This year’s federal budget includes $362 million in new spending commitments toward green jobs and growth up to the end of 2012.

Although there’s no actual budget line dedicated to the cost, clients would be interested to know about tax measures that encourage them to spend on green energy and diversify the country’s energy supply.

The budget proposes to expand the eligibility of certain items in the accelerated capital cost allowance category — Class 43.2 — that allows taxpayers to deduct the cost of certain assets at the rate of 50% a year on a declining balance basis.

Eligible equipment includes a wide variety of clean energy equipment used to produce electricity or thermal energy, such as: high energy cogeneration, wind turbines, fuel cells, photovoltaic equipment, geothermal equipment and waste energy equipment. The budget says that the measures will reduce federal revenue by a “small amount to the end of 2012.”

In terms of cost, by far the greatest weight is in the area of nuclear energy, with a price tag of $255 million in two years for the restructuring of Atomic Energy of Canada Ltd, the federal Crown corporation that includes the Chalk River lab, which produces medical isotopes.

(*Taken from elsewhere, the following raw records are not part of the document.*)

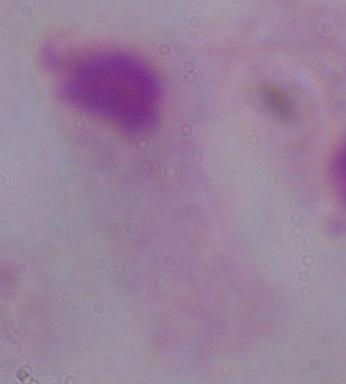

modality = photomicrograph
identification = trichomonad
magnification = 1000x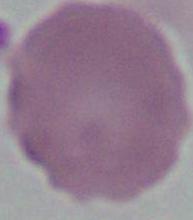

identification = erythrocyte
magnification = 1000x
modality = micrograph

The cash covers “anticipated commercial losses” in the corporation throughout the restructuring, but also ongoing costs to build the Advanced CANDU reactor.

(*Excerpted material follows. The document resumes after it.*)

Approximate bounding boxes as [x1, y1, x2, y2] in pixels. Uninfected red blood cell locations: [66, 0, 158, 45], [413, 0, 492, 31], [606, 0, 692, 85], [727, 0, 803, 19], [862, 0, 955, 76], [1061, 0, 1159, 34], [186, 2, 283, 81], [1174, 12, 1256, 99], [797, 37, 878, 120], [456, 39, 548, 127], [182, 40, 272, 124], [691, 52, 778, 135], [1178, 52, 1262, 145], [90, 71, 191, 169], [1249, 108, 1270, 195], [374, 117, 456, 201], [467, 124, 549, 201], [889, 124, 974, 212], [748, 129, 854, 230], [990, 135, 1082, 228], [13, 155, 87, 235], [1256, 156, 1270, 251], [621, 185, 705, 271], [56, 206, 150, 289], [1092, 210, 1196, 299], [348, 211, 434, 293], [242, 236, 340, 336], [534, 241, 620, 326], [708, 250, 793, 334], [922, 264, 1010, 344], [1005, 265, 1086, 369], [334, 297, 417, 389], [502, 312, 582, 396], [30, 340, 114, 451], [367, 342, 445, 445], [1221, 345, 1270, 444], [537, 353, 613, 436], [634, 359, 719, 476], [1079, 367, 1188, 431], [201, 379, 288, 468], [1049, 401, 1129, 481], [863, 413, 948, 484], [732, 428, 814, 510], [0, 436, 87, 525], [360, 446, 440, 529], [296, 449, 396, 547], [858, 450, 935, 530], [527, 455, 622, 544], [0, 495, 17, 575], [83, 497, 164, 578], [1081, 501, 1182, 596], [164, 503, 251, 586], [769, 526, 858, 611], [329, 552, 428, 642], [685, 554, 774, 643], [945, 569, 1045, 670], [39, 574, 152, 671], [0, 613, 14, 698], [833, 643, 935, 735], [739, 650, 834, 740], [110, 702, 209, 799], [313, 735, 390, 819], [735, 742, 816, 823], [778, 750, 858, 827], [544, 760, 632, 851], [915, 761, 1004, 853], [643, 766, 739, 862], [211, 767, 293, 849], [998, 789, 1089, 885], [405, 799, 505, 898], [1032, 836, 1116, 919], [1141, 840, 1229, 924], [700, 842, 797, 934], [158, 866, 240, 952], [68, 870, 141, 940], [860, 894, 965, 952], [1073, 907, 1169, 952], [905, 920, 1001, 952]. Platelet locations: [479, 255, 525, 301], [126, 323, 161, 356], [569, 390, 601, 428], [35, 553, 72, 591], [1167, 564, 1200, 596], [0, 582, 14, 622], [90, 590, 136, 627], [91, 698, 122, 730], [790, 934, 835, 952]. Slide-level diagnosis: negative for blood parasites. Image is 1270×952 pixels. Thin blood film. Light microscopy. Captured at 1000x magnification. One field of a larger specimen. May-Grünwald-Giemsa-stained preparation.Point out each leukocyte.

The other major item is $50 million from 2010-12 to support research and development in the forestry sector for clean energy technology, mostly to help companies in the industry make their operations more efficient and less polluting.

Smaller budget items include:

• $18.4 million to pay for programs that track environmental benchmarks such as water quality, air quality and greenhouse-gas emissions.

• $8 million per year to 2012 to clean up ecosystems around the Great Lakes, a commitment the government made in the Canada-United States Great Lakes Water Quality Agreement in June 2009 to address pollution, invasive species and climate change.

• $4 million per year to 2012 to support community based environmental monitoring in the North: to collect and interpret data on environmental change and the impact of development through the Northwest Territories Cumulative Impact Monitoring Program and the Nunavut General Monitoring Program.

• About $1.5 a year to 2012 to pay for consultation with Aboriginal Canadians for projects included in the Canadian Environmental Assessment Act.